# Work instruction
Write the records out again exactly, leaving no images in.

# Record excerpts

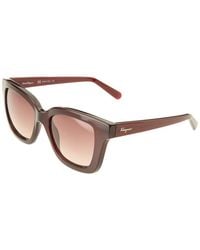 Ferragamo - Sf955s 53mm Sunglasses - Lyst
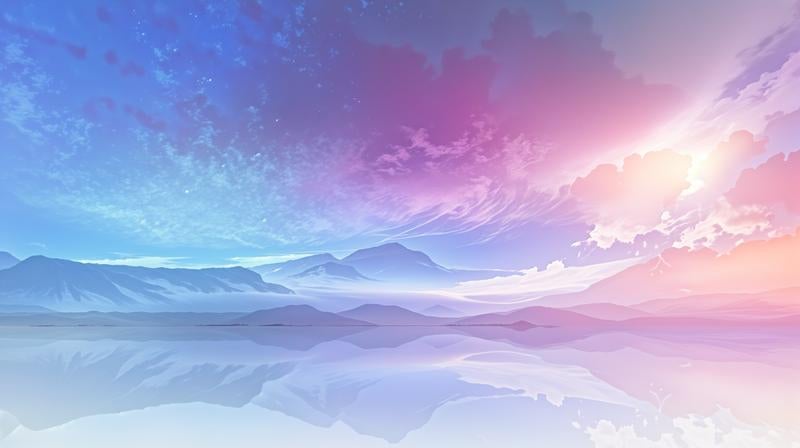 光と曲線と優しいボケの写真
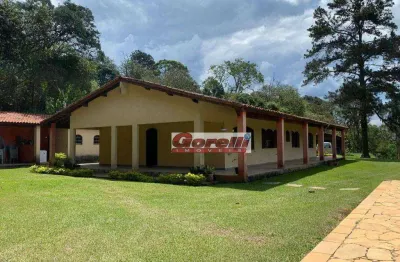 Chácara com 4 dormitórios à venda, 7545 m² por R$ 1.500.000 - Fazenda Velha - Arujá/SP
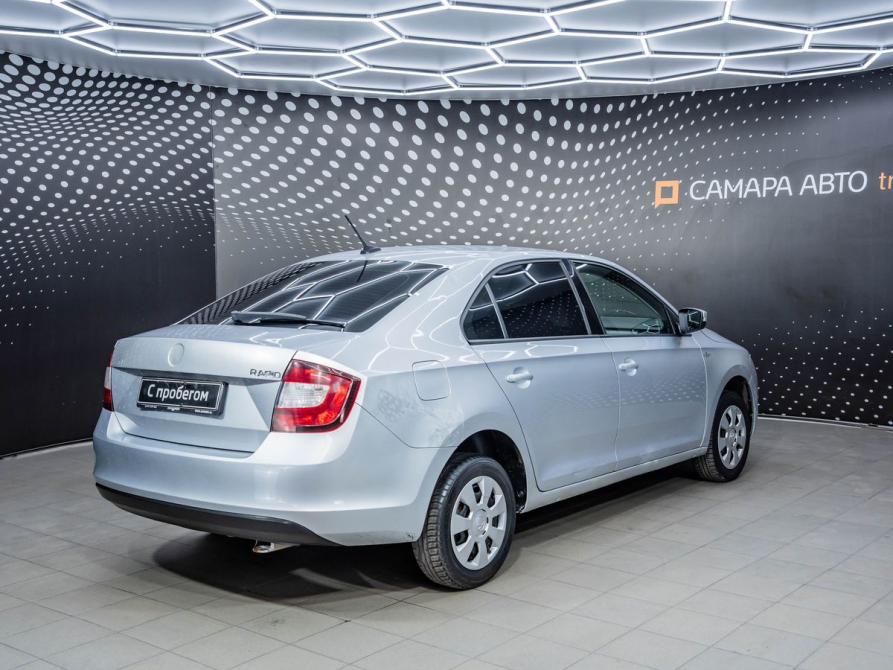 Skoda Rapid I Рестайлинг Самара  - изображение 2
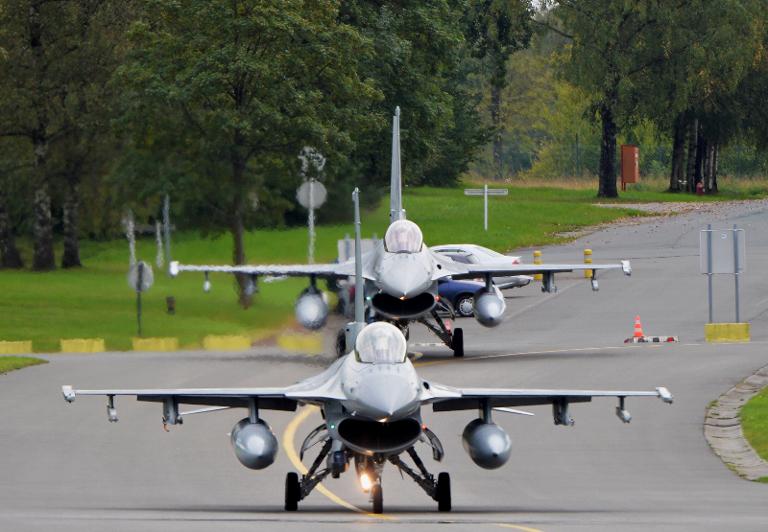 بلجيكا تعيد طائراتها المنتشرة في الشرق الأوسط ضمن التحالف الدولي
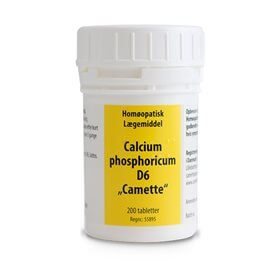 Camette Calcium phos. D6 Cellesalt 2 - 200 tbl.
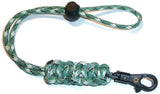 RedVex 550lb Paracord/Survival Lanyard - Cobra Style with ABS Clip and Stopper (Choose Your Size and Color)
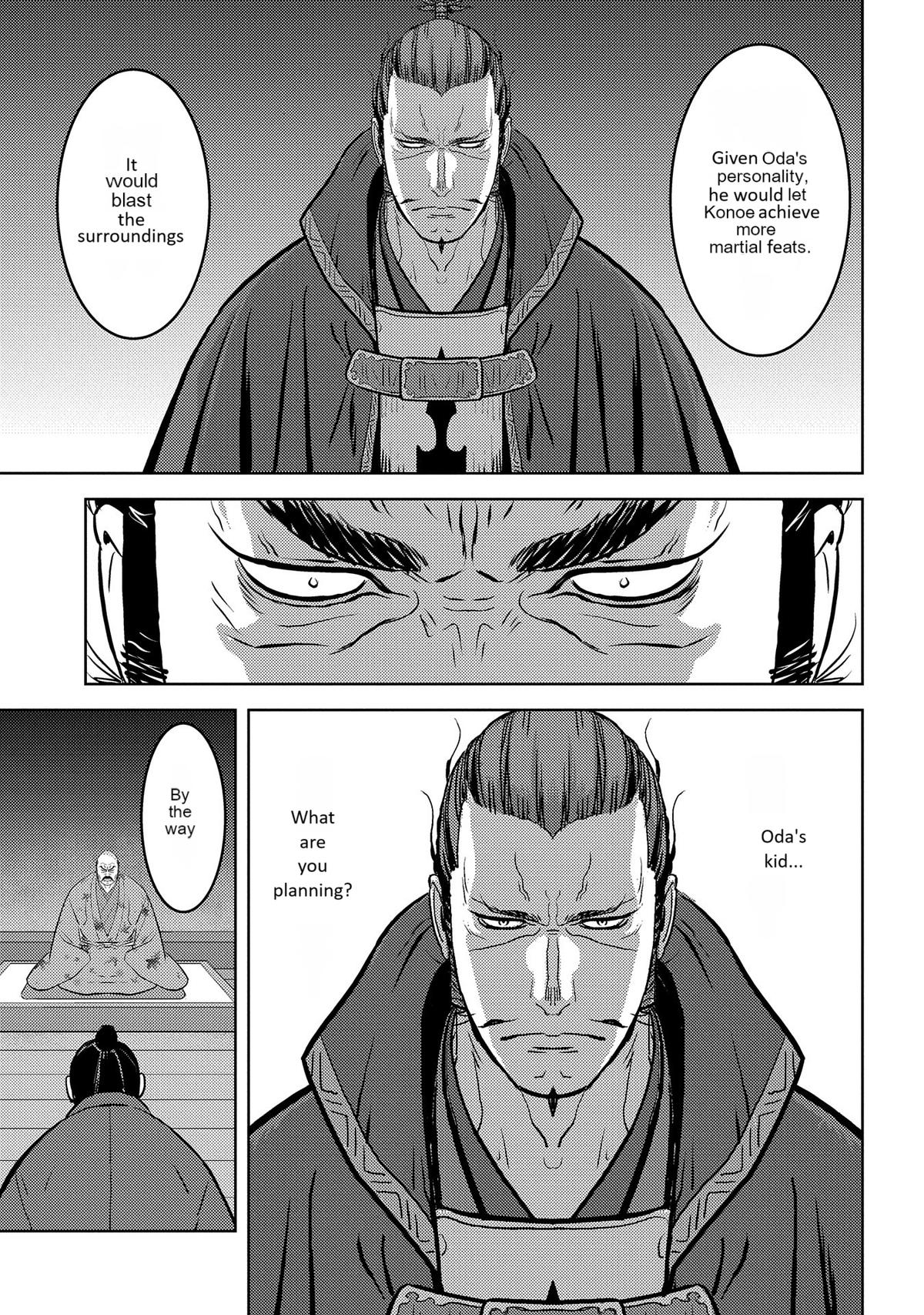 Sengoku Komachi Kuroutan: Noukou Giga Chap 76 - Next Chap 77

# Final answer
 Ferragamo - Sf955s 53mm Sunglasses - Lyst
 光と曲線と優しいボケの写真
 Chácara com 4 dormitórios à venda, 7545 m² por R$ 1.500.000 - Fazenda Velha - Arujá/SP
 Skoda Rapid I Рестайлинг Самара  - изображение 2
 بلجيكا تعيد طائراتها المنتشرة في الشرق الأوسط ضمن التحالف الدولي
 Camette Calcium phos. D6 Cellesalt 2 - 200 tbl.
 RedVex 550lb Paracord/Survival Lanyard - Cobra Style with ABS Clip and Stopper (Choose Your Size and Color)
 Sengoku Komachi Kuroutan: Noukou Giga Chap 76 - Next Chap 77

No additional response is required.